Much has been said of how the Internet has made the world smaller and more connected. So often in fact, it has now become cliche to comment on it at all. But occasionally one gets reminded of it in such a strong way, you can’t help but shake your head in disbelief …and just a touch of wonder.
Let’s go back to 1980. There’s a small boy, nine years old, sitting on the floor of his family’s living room staring with quiet intensity at what’s before him. We notice he’s small for his age, both in height and in weight (not quite at the point where he disappears if he turns sideways, but it’s a near thing). He has large blue eyes, a mop of dark blonde hair, and a head that is quite a bit larger than the rest of him. He’s been sitting where he is for about two hours, quietly doing what makes him happiest — building.
He has a Millennium Falcon and a X-Wing nearby, along with the requisite action figures. But he’s not playing with those right now. Instead he’s building an Imperial prison. Then he’s building a Rebel base. Now it’s another spacecraft, but one never dreamed of by the masters of model building and practical effects employed by George Lucas. This isn’t LEGO, ruled by right angles or poor stepped approximations of diagonals. This is something infinitely more flexible. It’s a construction set called “Ramagon” and it inspired that young boy like no other toy before or since.
It also doesn’t exist anymore. Out of production for years now, I had even forgotten the name of it for awhile.
As you might guess, that boy was me, and that Ramagon construction set was, without a doubt, my favorite toy ever. It had a unique hub and strut building system that allowed you to make beautiful and strange creations that not only were large, but looked like the very definition of “the future,” circa 1979. While you could still make right angles, you could actually make connections in twenty-six separate directions off a single piece. While the structures you built looked and felt lightweight, they were substantial and sturdy.
It was not only a fascinating toy to build with just for the sake of building, it was the perfect way to build things that you could use with other toys and action figures. With triangular and square panels, you could create platforms and give your creations heft and solidity. Without the panels you could create airy, skeletal constructions that looked very similar to the plans for a space station that NASA had been planning at the time. I built elaborate worlds for my Star Wars toys. I built towers taller than I was. But the most fun I had was just building really complex geometrical shapes and seeing what I could do with them.
I got older of course, and my Ramagon set eventually disappeared – probably in some charity donation. But I played with that set for a good six or seven years. Looking back later I realized that it hadn’t been just a toy used for entertainment, but something that helped me learn problem-solving and spatial visualization. I learned how to break big problems down into smaller pieces. I learned to balance having a plan with spontaneity and imagination. And while I love LEGO too, just connecting one brick to another isn’t very exciting – the building process with LEGO felt like a grind, the focus being on what you were building more than how you built it. Ramagon on the other hand opened up a whole world of possibility — not only allowing you to think about making connections in all directions, but encouraging it.

▶ What needs to be done:
Write the next part of the Ramagon construction set essay, continuing on from its final sentence.

[Entries on spatial positioning]
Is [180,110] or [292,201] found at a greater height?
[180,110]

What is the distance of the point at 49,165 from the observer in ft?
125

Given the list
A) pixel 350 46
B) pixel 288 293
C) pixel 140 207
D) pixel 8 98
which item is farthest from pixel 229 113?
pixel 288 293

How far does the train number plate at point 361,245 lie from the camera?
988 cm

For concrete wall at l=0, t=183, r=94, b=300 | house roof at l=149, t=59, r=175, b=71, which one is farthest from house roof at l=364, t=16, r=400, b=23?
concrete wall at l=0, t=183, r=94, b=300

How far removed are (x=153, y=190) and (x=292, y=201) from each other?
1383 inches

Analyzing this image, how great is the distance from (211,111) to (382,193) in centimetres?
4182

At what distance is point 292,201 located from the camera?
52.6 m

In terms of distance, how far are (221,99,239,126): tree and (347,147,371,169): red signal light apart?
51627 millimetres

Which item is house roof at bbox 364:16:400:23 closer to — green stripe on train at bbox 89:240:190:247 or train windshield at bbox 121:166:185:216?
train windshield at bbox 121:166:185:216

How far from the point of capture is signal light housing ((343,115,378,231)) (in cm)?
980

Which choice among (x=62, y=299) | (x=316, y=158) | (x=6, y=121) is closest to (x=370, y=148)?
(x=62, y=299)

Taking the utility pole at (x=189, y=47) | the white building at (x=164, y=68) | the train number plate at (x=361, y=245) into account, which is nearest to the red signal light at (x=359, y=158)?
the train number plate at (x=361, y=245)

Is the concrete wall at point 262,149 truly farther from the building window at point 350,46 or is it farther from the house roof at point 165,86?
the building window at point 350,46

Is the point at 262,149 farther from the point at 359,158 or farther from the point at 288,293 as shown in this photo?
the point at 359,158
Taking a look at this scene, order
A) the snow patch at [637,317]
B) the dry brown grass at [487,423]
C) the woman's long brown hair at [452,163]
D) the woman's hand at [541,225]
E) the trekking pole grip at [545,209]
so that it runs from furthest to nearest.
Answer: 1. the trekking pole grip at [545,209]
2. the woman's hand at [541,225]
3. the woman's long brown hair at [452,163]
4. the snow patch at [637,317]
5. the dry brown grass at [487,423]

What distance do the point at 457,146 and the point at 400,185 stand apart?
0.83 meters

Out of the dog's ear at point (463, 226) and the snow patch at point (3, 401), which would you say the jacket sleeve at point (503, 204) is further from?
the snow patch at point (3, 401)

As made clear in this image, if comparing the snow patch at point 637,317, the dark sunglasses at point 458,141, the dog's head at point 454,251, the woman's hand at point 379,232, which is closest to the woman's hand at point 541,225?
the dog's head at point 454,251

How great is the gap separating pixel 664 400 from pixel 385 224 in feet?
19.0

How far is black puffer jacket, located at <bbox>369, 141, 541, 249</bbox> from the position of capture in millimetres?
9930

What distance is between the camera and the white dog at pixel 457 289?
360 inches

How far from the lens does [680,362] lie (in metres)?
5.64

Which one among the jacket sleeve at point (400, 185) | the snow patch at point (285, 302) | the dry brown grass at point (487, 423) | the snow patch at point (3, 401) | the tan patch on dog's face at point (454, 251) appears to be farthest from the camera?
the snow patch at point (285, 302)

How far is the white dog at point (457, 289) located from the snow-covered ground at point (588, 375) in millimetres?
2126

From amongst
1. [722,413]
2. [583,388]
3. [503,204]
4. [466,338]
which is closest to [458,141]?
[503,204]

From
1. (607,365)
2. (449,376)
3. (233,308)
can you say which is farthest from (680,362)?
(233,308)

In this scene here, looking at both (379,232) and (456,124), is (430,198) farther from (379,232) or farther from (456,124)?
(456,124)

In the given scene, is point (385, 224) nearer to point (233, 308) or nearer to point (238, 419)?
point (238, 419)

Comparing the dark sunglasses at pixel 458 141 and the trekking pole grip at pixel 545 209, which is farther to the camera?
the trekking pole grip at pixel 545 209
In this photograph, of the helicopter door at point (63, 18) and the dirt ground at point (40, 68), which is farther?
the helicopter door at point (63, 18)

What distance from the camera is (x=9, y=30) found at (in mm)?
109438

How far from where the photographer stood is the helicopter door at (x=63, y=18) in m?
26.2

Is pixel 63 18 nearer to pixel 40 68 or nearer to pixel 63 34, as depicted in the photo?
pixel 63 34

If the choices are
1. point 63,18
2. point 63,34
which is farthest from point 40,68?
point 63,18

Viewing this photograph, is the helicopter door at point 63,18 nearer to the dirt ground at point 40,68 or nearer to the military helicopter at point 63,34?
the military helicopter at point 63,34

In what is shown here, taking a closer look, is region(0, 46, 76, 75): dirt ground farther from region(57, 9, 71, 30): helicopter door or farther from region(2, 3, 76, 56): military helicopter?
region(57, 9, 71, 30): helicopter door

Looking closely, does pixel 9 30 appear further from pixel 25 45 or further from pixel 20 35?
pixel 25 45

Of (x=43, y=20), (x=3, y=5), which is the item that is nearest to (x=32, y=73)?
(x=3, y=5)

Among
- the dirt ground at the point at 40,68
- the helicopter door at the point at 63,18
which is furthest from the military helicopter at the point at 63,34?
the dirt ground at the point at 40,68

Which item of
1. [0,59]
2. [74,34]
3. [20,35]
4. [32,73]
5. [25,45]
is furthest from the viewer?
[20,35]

▶ Result of the exercise:
Flashing forward a number of years, and I now had two children of my own and I wanted to give my kids the same toy I’d had and more importantly the same experience I’d had. The first hurdle was one I’m ashamed to admit: while the toy had stayed fresh in my memories, the name of it was something I’d forgotten decades and decades ago. I did a lot of web searches for “1980s construction toy” and looked at a lot of pictures. I even searched for “1970s construction toy” as, with a child’s self-centeredness, I had no idea how long it had existed before I got mine.
Finally I had my eureka moment and found references and pictures on some sites that listed older toys. It was… Ramagon. Honestly, how I forgot a name like that I’ll never know. And to be fair, the Ramagon pieces were never emblazoned with a brand name the same way way LEGO pieces are.
Well, now I had a name but my jubilation was short lived. Turns out that by the time my kids were old enough to play with them and I went looking for them, they had been discontinued. I was crushed. As a parent, we all tend to want our children to be introduced to the things we loved best from our own childhoods and it looked like I wasn’t going to be able to do that. This was especially discouraging as I thought that Ramagon was the ultimate building toy that could be enjoyed by both my son and my daughter. Especially as both of them have tons of LEGO, and the later Ramagon sets had added panels that allowed kids to integrate their creations with LEGO bricks. I knew they’d love the possibilities it represented. It was frustrating knowing the perfect toy existed at one point but now was effectively gone.
I’d occasionally look for people selling Ramagon sets and would find some outrageously priced sets on eBay, sigh dramatically, and go about my business. My kids continued to get more and more LEGO sets and other construction toys and I continued to comment “Those are cool, but back in my day, I had the perfect building set…” They would roll their eyes and go back to what they were doing.
In the second half of last year I started wondering about where Ramagon came from. Who had invented it? It’s funny – so many commercial toys are completely divorced in the public mind from the person who invented them. Big toy companies don’t have much interest in promoting creative talent the same way tech companies do (obvious break-out hits like Rubik’s Cube being the exception). But I had a feeling that it would be possible to identify a single individual as the inventor – the set, its history, and everything I’d found out so far made me feel like this was someone’s passion, not the result of corporate focus groups and demographic targeting.
I’d already learned that it was never a toy in the same league as LEGO or Erector (or the later K’NEX) in terms of popularity and I would get met with blank stares and shrugs whenever I told people about it. After a consulting job that had me researching various patents, I decided to try looking through registered patents to see if I could find the person who had created, in essence, some of the happiest moments of my childhood.
Thanks to the Internet and specifically Google, searching patents is much easier than it used to be. That said, trying to find a patent without knowing the inventor or even the company that originally manufactured it (I knew the license for the toys changed hands over the years), is very difficult. Especially as the Ramagon name itself likely wasn’t even going to be mentioned in the patent (though later patents for similar toys did mention the toy by name). After much searching and looking at crazy toy designs (most of which were probably never sold anywhere) I found one: U.S. Patent 4129975 A. Inventor: Richard J. Gabriel.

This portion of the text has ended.